### WORK ITEM
Every record below should be transcribed exactly. Omit the images.

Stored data
——————————
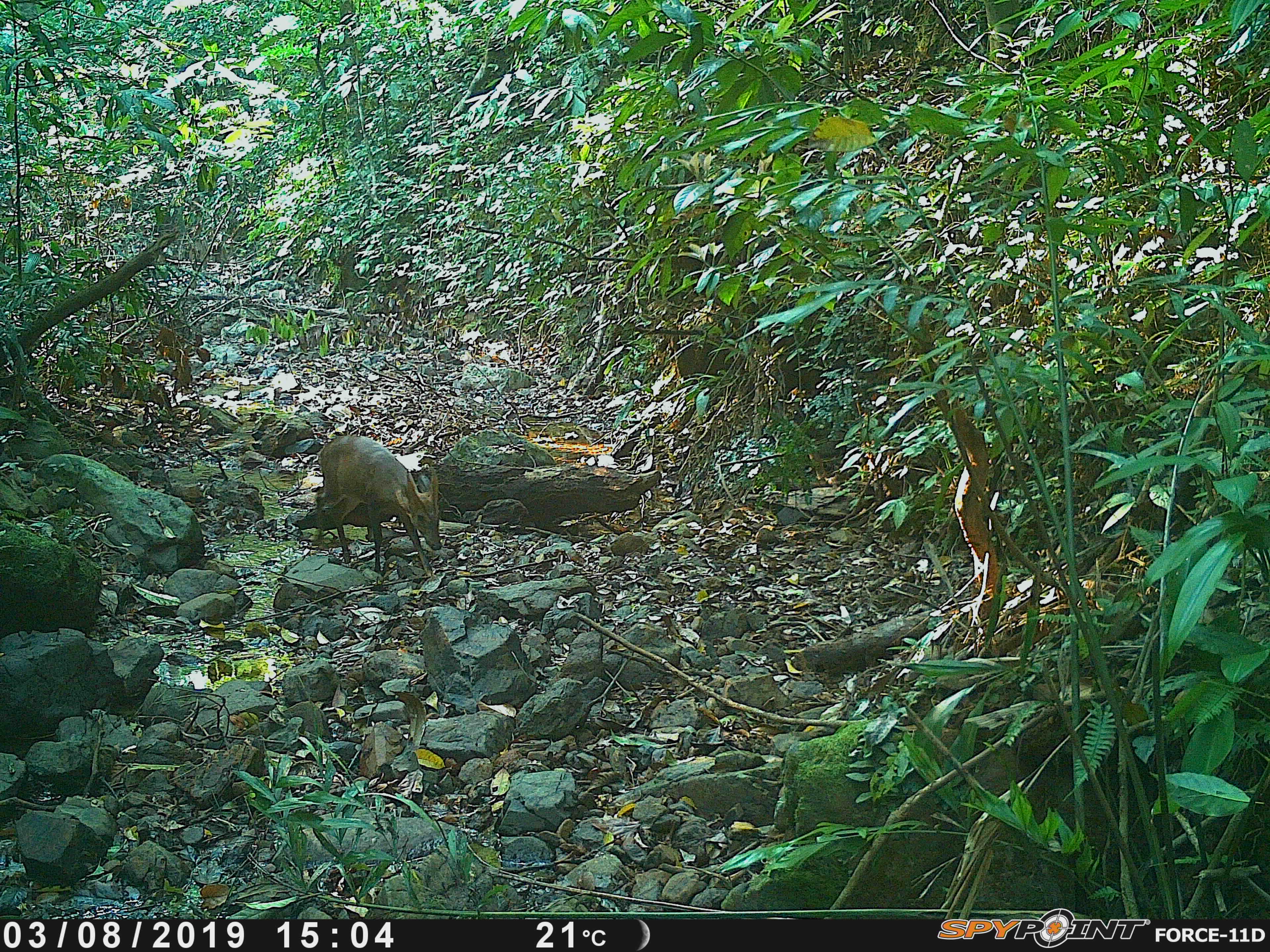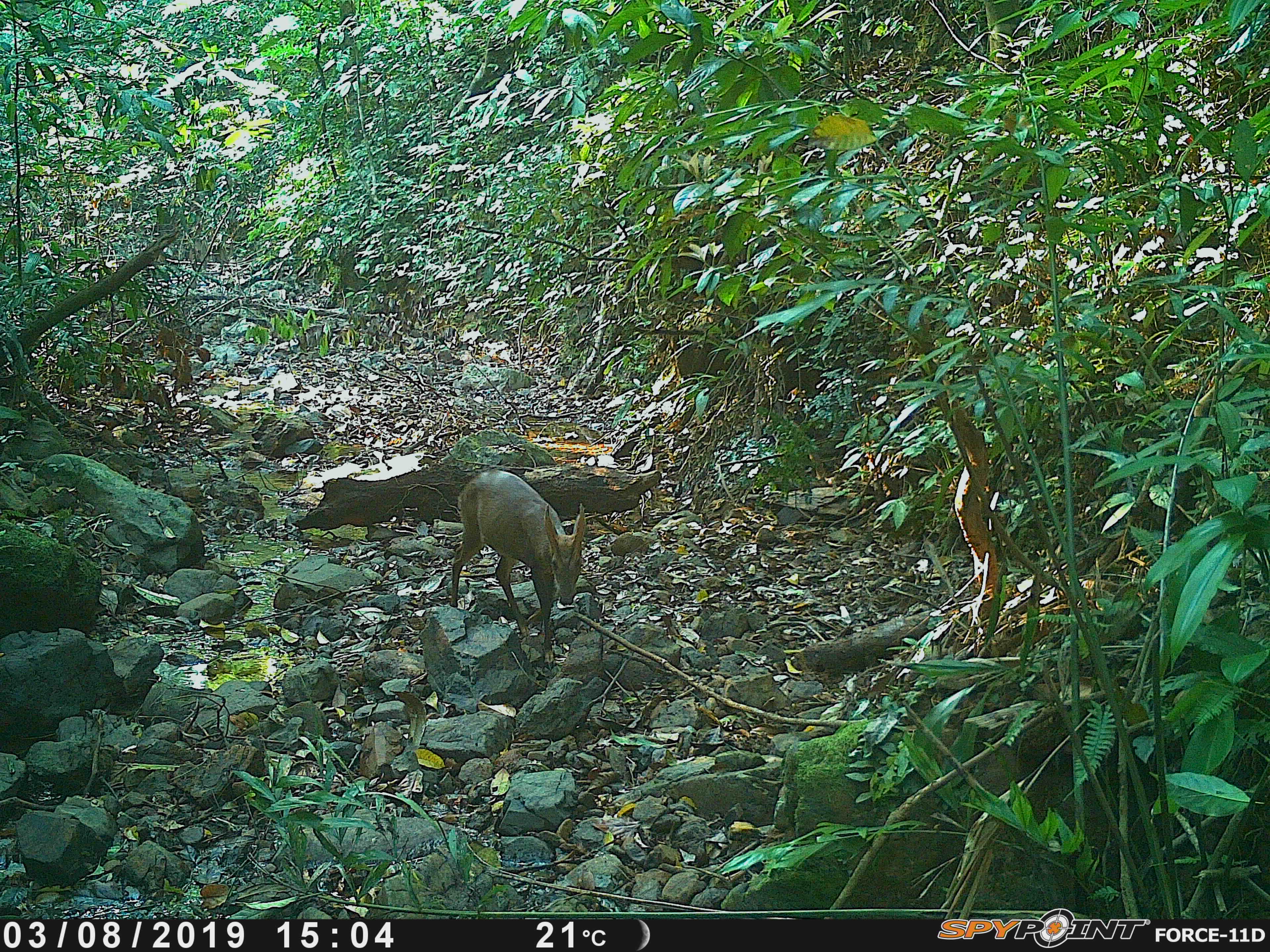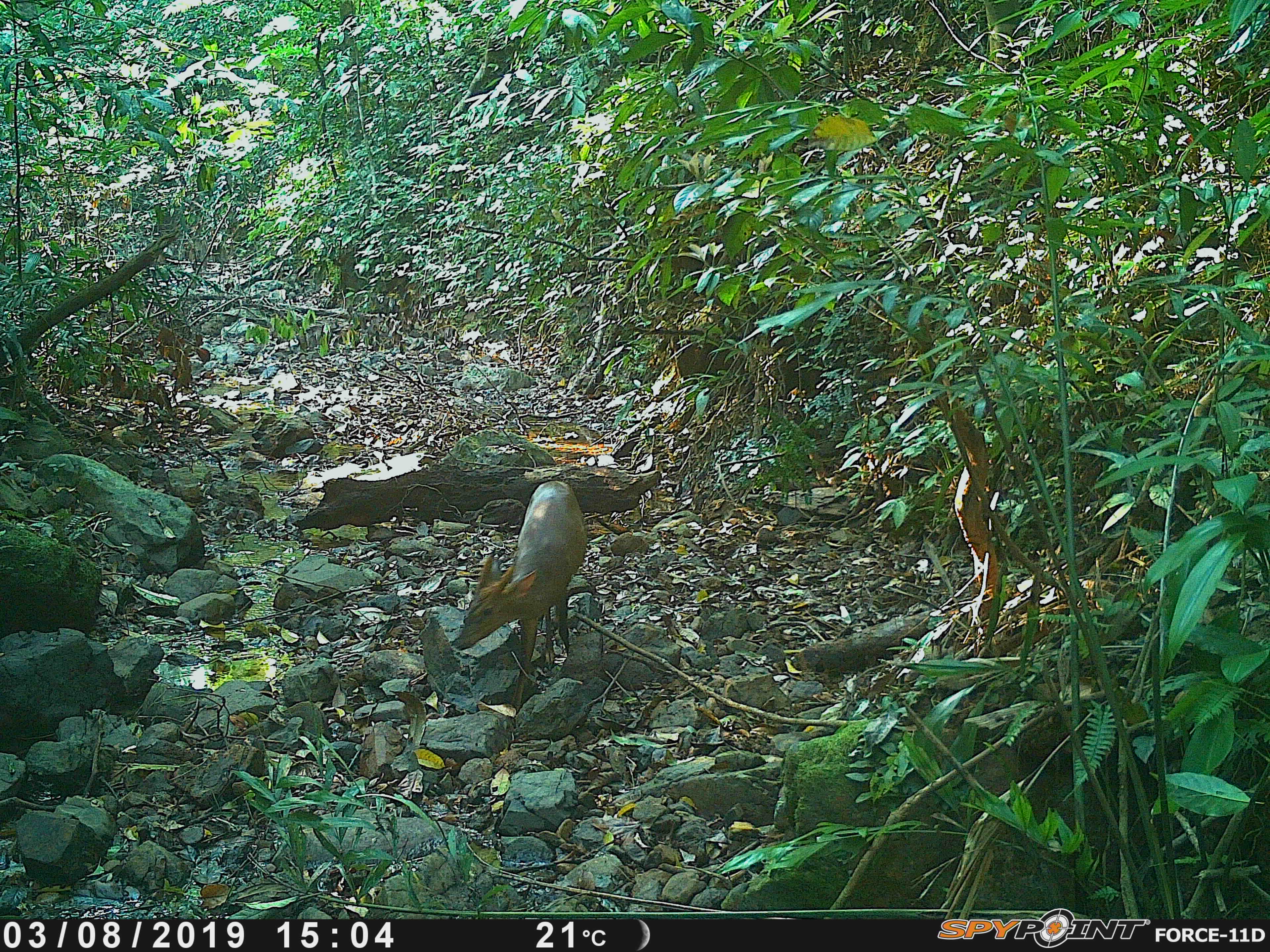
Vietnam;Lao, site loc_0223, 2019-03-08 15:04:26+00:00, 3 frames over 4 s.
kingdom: Animalia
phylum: Chordata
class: Mammalia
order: Artiodactyla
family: Cervidae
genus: Muntiacus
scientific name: Muntiacus vuquangensis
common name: large-antlered muntjac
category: large antlered muntjac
Large antlered muntjac (large-antlered muntjac) (Muntiacus vuquangensis). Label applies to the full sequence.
——————————
### FINISHED EXERCISE
Vietnam;Lao, site loc_0223, 2019-03-08 15:04:26+00:00, 3 frames over 4 s.
kingdom: Animalia
phylum: Chordata
class: Mammalia
order: Artiodactyla
family: Cervidae
genus: Muntiacus
scientific name: Muntiacus vuquangensis
common name: large-antlered muntjac
category: large antlered muntjac
Large antlered muntjac (large-antlered muntjac) (Muntiacus vuquangensis). Label applies to the full sequence.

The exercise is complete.